Vagneur: Burgers and belligerence
Musings on life take one down strange but familiar paths, hopefully of interest to others. The big news of the week, other than a snowboarder getting pushed out of a ski-lift chair, was the closing of McDonald’s fast-food emporium. From the comments I’ve heard and read, it’ll be missed for a variety of reasons, none of them life-altering.
Many will be surprised to know that I was present at every Food & Wine Classic held in Wagner Park for about 20 years, and never did I miss a Grand Tasting held in the big tent. During that time, I held four passes, which I generously shared with other connoisseurs of fine wine and dining, people much like myself, and at the end of the day, after a magnificent whetting of my appetite, I would walk over to McDonald’s for a Big Mac and a bag of fries.
I’ve since given up on the Food & Wine Classic, over-satiated with its predictable menu of events and distraught at the interminable abuse of the park, but I hadn’t completely given up on McDonald’s. My girlfriend Margaret and I would sometimes head that way for a taste of ice cream after dining at some high-end restaurant. For those who shudder at such assumed palate abuse, may I say, “Je ne sais quoi.”
Back to the boarder who got tossed out of the chair at Highlands: If, in fact, the story fits the telling, then we have a serious problem. But it’s not the first act of ferocity to hit the slopes and likely not the last. Why is it that some people wear their inferiority complexes so close to the surface that a chairlift ride with a stranger can elicit such behavior?
If you ask my friend Sally from Aspen Mountain, you’ll be informed that we’ve dealt with a few crazies over the years, people who shouldn’t be out in public. My last serious encounter, a couple of years ago, was with a “local” who tried to push me off Tower 7 Road because he didn’t like my ambassador uniform. When that didn’t work, he tried to stab me in the face with his ski pole but wasn’t quick enough to get the job done. When he finally caught me at the bottom of the gondola and threatened to turn me in to Michael, whoever that was, I told him I hoped no one would pull his pass for his actions. At that, he crumpled into subservience and headed down the stairs, skis over his shoulder.
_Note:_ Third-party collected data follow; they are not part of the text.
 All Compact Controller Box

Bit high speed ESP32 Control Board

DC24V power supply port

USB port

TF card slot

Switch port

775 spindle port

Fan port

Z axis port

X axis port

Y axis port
But the attitude of belligerence seems to have been amped up, and many people just seem angry in general. As mentioned a few weeks ago, my temporary return to my house in the Willits neighborhood was an eye-opener. To fully understand, you should know that when I bought that place over 25 years ago, my view out the window was of hay meadows, grazing cattle and, in the winter, a small herd of elk. My neighbors were Pete Glassier and Lee Willits, two solid, pioneer ranchers. Now it’s the Willits commercial subdivision — called West Basalt by the unimaginative Basalt Board of Trustees.
It’s different now. It’s a little city down there, and I’ve grown up with the changes and have some very good friends in the neighborhood, but the amount of traffic that uses Willits Lane and the warlike nature of some of the people are bothersome. Both my dog Topper and I got tired of the hand gestures and the “F— yous” yelled our way (coming mostly from big, bad diesel pickup trucks) as we tried to cross Willits Lane. We lasted a month.
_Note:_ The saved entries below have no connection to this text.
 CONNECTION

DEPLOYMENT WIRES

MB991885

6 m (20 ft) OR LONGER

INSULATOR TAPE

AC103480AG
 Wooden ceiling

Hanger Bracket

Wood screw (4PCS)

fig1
There’s something disturbing about the insecurity one has that would compel him to push someone out of a chair on a high-speed quad, but we unknowingly do it to ourselves. Aspen’s a cool town, and it is unsettling to many trying to figure out how to fit in, feeling all eyes are on newcomers. What is acceptable attire in Bonnie’s or the Sundeck? Where’s “the” place for a downtown lunch or afternoon apres ski? Newcomers are afraid to say “hello” to strangers or to walk down the street, worried sick that their behavior isn’t “Aspen” enough.
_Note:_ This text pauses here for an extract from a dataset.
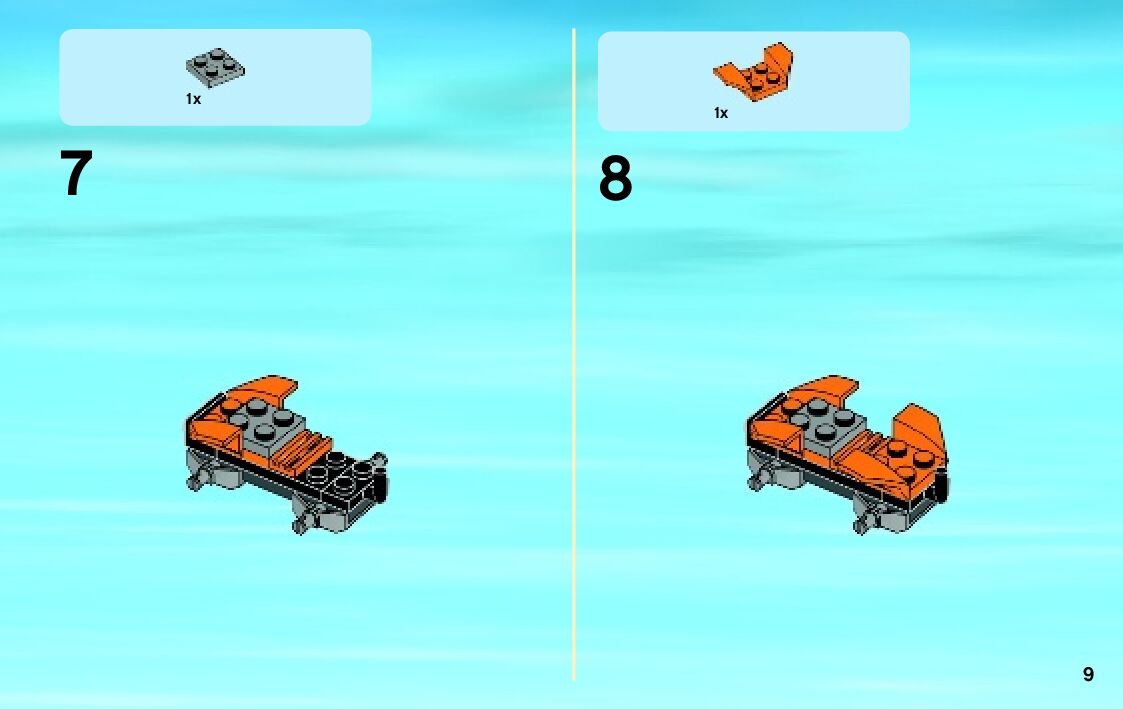 1x

7

1x

8

9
Many young people today claim to be “locals” by virtue of the fact that they grew up “coming here.” They think they’re the only influential group in town and judge others based on their own relativity scale. Or how about the more adult crowd that claims to be local because they “summer here”?
It’s just too much stress for many folks, trying to belong in a town that really doesn’t care about all their self-absorbed bulls—. But let’s not take our inability to function and our need for relief out on fellow lift-riding strangers, even if they don’t ride the same boards we do.